> _Challenges_:
(1) According to the tender offer announcement, until what time and date is the offer for OEA, Inc. shares now extended?
(2) Extend the tender offer announcement past its final sentence.

> _Text shown_:
━━━━━━

AUTOLIV SUBSIDIARY ANNOUNCES EXTENSION OF TENDER OFFER FOR SHARES OF OEA, INC.

(STOCKHOLM, APRIL 25, 2000) - AUTOLIV, INC. (NYSE: ALV AND SSE: ALIV) - THE
WORLDWIDE LEADER IN AUTOMOTIVE SAFETY SYSTEMS - ANNOUNCED TODAY THAT ITS
INDIRECT WHOLLY OWNED SUBSIDIARY, OEA MERGER CORPORATION, IS EXTENDING ITS
OFFER TO PURCHASE ALL OUTSTANDING SHARES OF COMMON STOCK OF OEA, INC. FOR
$10.00 PER SHARE, NET TO THE SELLER IN CASH, UNTIL MIDNIGHT, NEW YORK CITY
TIME, ON MONDAY, MAY 1, 2000.  THE OFFER HAD PREVIOUSLY BEEN SCHEDULED TO
EXPIRE ON APRIL 24, 2000.  THE TERMS OF THE EXTENDED OFFER OTHERWISE ARE
IDENTICAL TO THE ORIGINAL OFFER AS SET FORTH IN OFFERING MATERIALS FILED WITH
THE SECURITIES AND EXCHANGE COMMISSION ON MARCH 24, 2000.

━━━━━━

Saved data entries:
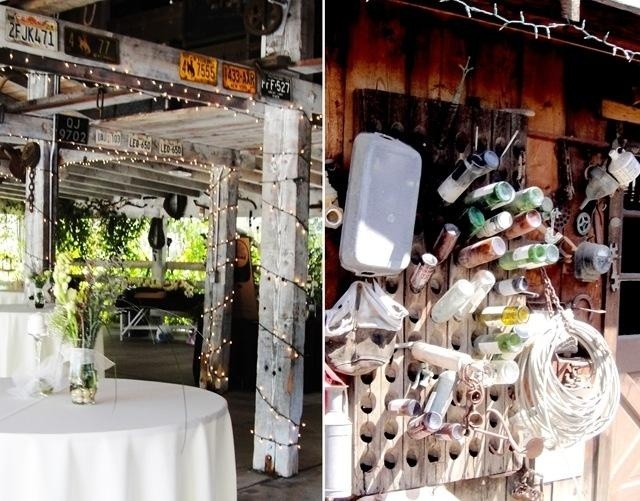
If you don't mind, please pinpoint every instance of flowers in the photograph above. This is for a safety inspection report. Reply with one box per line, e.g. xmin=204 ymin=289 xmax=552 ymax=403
xmin=36 ymin=248 xmax=126 ymax=387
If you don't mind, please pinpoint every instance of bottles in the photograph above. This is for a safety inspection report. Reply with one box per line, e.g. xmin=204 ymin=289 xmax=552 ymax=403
xmin=423 ymin=369 xmax=458 ymax=418
xmin=431 ymin=279 xmax=475 ymax=325
xmin=407 ymin=412 xmax=463 ymax=441
xmin=455 ymin=181 xmax=554 ymax=242
xmin=431 ymin=222 xmax=461 ymax=265
xmin=476 ymin=151 xmax=500 ymax=178
xmin=474 ymin=333 xmax=521 ymax=358
xmin=494 ymin=276 xmax=529 ymax=297
xmin=474 ymin=307 xmax=530 ymax=326
xmin=462 ymin=359 xmax=520 ymax=387
xmin=387 ymin=399 xmax=422 ymax=417
xmin=495 ymin=244 xmax=560 ymax=271
xmin=432 ymin=154 xmax=487 ymax=209
xmin=453 ymin=270 xmax=496 ymax=321
xmin=407 ymin=342 xmax=471 ymax=371
xmin=409 ymin=253 xmax=438 ymax=294
xmin=457 ymin=237 xmax=506 ymax=269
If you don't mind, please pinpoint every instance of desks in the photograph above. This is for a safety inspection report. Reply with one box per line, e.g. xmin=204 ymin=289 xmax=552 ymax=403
xmin=0 ymin=303 xmax=105 ymax=378
xmin=0 ymin=374 xmax=237 ymax=500
xmin=116 ymin=287 xmax=203 ymax=341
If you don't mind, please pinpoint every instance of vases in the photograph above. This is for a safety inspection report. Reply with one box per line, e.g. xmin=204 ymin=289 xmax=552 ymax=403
xmin=68 ymin=338 xmax=99 ymax=404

━━━━━━

> _Task-by-task results_:
(1) Until midnight, New York City time, on Monday, May 1, 2000.

(2)
BASED ON INFORMATION PROVIDED BY FIRST CHICAGO TRUST COMPANY OF NEW YORK, AS
DEPOSITARY, APPROXIMATELY 17,863,616 MILLION SHARES OF OEA, INC. HAVE BEEN
VALIDLY TENDERED AND NOT PROPERLY WITHDRAWN (INCLUDING 158,521 SHARES SUBJECT
TO GUARANTEES OF DELIVERY), REPRESENTING APPROXIMATELY 81% OF ALL OUTSTANDING
SHARES.  UNDER THE TERMS OF THE AMENDED AND RESTATED AGREEMENT AND PLAN OF
MERGER DATED AS OF MARCH 12, 2000 BETWEEN AUTOLIV, INC., OEA MERGER
CORPORATION AND OEA, INC., OEA MERGER CORPORATION MAY EXTEND THE OFFER FOR
FIVE BUSINESS DAYS IF THE NUMBER OF SHARES VALIDLY TENDERED AND NOT PROPERLY
WITHDRAWN IS LESS THAN 90% OF ALL OUTSTANDING SHARES.  OEA MERGER CORPORATION
IS EXTENDING THE OFFER IN ORDER TO OBTAIN 90% OF ALL OUTSTANDING SHARES.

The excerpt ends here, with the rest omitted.